Welches Ziel streben Sie als CEO in diesem Jahr an?

Die ABS hat keinen CEO, wir sind zu viert in der Geschäftsleitung. Unser Ziel ist, Pionierin für konsequent sozial-ökologisches Banking zu bleiben, uns weiterhin am Gemeinwohl auszurichten und Zeichen für nachhaltiges Banking zu setzen.

Die Alternative Bank Schweiz:
  • Gründungsjahr: 1990
  • Bilanzsumme in Millionen Franken: CHF 2373 (30.6.2023)
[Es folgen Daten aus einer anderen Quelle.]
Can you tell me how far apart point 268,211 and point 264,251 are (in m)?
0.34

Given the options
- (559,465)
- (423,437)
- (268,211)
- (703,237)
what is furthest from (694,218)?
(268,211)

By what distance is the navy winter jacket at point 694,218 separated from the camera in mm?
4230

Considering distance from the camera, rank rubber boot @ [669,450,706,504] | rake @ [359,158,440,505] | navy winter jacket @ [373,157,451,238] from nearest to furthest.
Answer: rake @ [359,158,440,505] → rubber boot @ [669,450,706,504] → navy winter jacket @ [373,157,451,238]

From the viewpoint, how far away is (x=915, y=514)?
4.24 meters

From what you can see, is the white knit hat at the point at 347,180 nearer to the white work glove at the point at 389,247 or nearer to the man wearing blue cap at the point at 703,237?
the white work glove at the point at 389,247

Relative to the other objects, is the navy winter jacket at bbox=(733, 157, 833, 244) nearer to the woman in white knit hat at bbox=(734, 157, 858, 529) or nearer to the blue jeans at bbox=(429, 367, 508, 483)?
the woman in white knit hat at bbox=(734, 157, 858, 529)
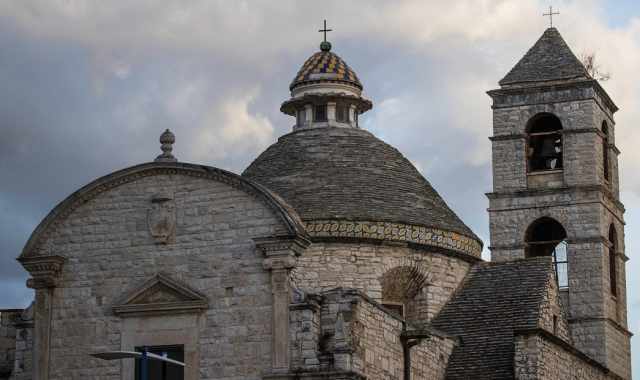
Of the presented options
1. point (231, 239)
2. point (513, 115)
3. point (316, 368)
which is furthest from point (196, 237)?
Result: point (513, 115)

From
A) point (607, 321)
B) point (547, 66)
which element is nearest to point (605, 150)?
point (547, 66)

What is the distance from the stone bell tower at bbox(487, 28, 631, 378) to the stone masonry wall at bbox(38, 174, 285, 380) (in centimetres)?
1674

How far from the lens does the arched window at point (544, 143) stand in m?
50.9

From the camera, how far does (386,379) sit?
35125 millimetres

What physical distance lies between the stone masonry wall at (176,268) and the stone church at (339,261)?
4 cm

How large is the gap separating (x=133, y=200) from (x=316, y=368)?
5.69 metres

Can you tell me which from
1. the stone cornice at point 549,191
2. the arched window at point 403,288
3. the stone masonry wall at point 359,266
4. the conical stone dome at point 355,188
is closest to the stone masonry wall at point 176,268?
the stone masonry wall at point 359,266

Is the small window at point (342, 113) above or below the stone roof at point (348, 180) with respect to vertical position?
above

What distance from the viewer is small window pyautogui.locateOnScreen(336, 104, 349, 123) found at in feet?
147

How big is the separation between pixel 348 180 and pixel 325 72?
412cm

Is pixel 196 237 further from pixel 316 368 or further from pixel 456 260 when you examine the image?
pixel 456 260

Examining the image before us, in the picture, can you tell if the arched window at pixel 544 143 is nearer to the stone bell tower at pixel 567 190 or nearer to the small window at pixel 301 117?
the stone bell tower at pixel 567 190

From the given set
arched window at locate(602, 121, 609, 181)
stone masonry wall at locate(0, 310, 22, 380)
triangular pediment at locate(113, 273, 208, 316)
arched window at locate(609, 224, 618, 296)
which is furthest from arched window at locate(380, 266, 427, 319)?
arched window at locate(602, 121, 609, 181)

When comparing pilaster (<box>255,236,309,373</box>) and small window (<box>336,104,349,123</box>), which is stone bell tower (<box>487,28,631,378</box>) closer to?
small window (<box>336,104,349,123</box>)
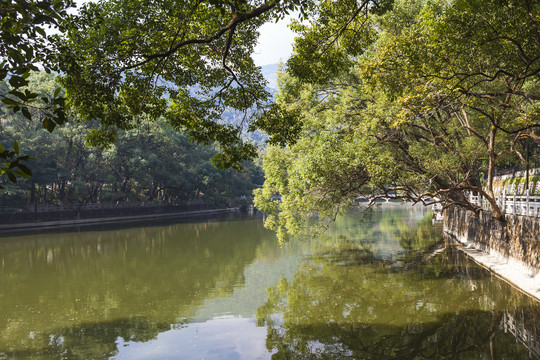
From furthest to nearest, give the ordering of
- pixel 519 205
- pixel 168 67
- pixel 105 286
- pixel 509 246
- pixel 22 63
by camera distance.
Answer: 1. pixel 519 205
2. pixel 105 286
3. pixel 509 246
4. pixel 168 67
5. pixel 22 63

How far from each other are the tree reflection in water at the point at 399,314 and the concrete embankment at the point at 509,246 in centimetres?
51

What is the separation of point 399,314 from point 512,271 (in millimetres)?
5336

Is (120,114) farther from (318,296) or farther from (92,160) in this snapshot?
(92,160)

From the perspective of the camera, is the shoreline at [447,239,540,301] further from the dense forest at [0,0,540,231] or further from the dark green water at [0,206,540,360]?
the dense forest at [0,0,540,231]

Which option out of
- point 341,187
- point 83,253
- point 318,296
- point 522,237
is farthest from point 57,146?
point 522,237

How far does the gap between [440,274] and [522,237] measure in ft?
9.32

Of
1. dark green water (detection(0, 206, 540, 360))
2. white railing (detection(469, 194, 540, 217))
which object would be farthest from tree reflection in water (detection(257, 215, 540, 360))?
white railing (detection(469, 194, 540, 217))

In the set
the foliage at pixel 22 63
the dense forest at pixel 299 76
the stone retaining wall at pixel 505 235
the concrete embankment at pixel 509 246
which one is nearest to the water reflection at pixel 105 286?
the dense forest at pixel 299 76

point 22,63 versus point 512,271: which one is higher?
point 22,63

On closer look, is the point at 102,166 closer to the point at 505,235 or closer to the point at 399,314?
the point at 505,235

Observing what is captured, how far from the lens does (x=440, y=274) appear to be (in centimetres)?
1459

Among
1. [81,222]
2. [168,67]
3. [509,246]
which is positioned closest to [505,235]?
[509,246]

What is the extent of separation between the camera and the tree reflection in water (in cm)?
812

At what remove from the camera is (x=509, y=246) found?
46.8ft
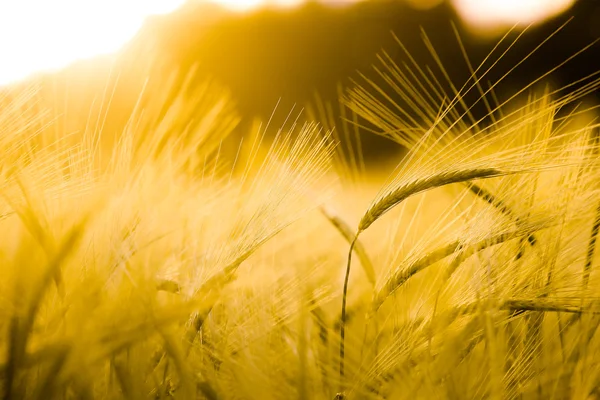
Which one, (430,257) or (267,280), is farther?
(267,280)

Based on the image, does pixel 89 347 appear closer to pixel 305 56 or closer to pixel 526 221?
pixel 526 221

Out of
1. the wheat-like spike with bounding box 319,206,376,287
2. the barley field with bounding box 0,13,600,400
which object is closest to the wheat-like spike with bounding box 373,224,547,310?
the barley field with bounding box 0,13,600,400

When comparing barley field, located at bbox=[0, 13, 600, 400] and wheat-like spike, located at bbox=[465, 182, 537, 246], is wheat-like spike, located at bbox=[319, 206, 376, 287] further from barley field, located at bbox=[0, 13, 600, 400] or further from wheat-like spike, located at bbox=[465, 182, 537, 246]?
wheat-like spike, located at bbox=[465, 182, 537, 246]

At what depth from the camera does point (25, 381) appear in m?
0.46

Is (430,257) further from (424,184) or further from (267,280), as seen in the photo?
(267,280)

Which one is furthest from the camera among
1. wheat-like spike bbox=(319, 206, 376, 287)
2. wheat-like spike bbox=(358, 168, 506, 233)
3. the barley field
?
wheat-like spike bbox=(319, 206, 376, 287)

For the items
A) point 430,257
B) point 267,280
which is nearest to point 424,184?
point 430,257

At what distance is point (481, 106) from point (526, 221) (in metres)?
4.42

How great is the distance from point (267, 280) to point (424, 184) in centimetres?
23

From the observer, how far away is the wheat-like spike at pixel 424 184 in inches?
24.1

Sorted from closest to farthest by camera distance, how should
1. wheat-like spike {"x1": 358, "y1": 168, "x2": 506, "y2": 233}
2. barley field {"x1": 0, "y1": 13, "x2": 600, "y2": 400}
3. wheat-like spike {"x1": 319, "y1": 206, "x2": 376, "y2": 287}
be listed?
barley field {"x1": 0, "y1": 13, "x2": 600, "y2": 400}
wheat-like spike {"x1": 358, "y1": 168, "x2": 506, "y2": 233}
wheat-like spike {"x1": 319, "y1": 206, "x2": 376, "y2": 287}

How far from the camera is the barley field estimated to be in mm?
484

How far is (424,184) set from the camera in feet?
2.04

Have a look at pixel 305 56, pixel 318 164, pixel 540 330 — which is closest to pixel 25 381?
pixel 318 164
  • Kunden und Kundinnen: rund 44'000
  • Verbreitungsgebiet: Ganze Schweiz
  • Aktiengesellschaft
  • Was ist an Ihrer Bank im Vergleich zu anderen Banken speziell? «Wir sind ökologisch, sozial und transparent – wir bieten alle üblichen Bankdienstleistungen orientieren uns konsequent mit allem, was wir tun, an der Nachhaltigkeit.»
Zur Person Rico Travella
  • Seit wann sind Sie CEO Ihrer Bank? «Die ABS hat keinen CEO. Seit 07/2022 bin ich eine von vier Personen in der Geschäftsleitung.»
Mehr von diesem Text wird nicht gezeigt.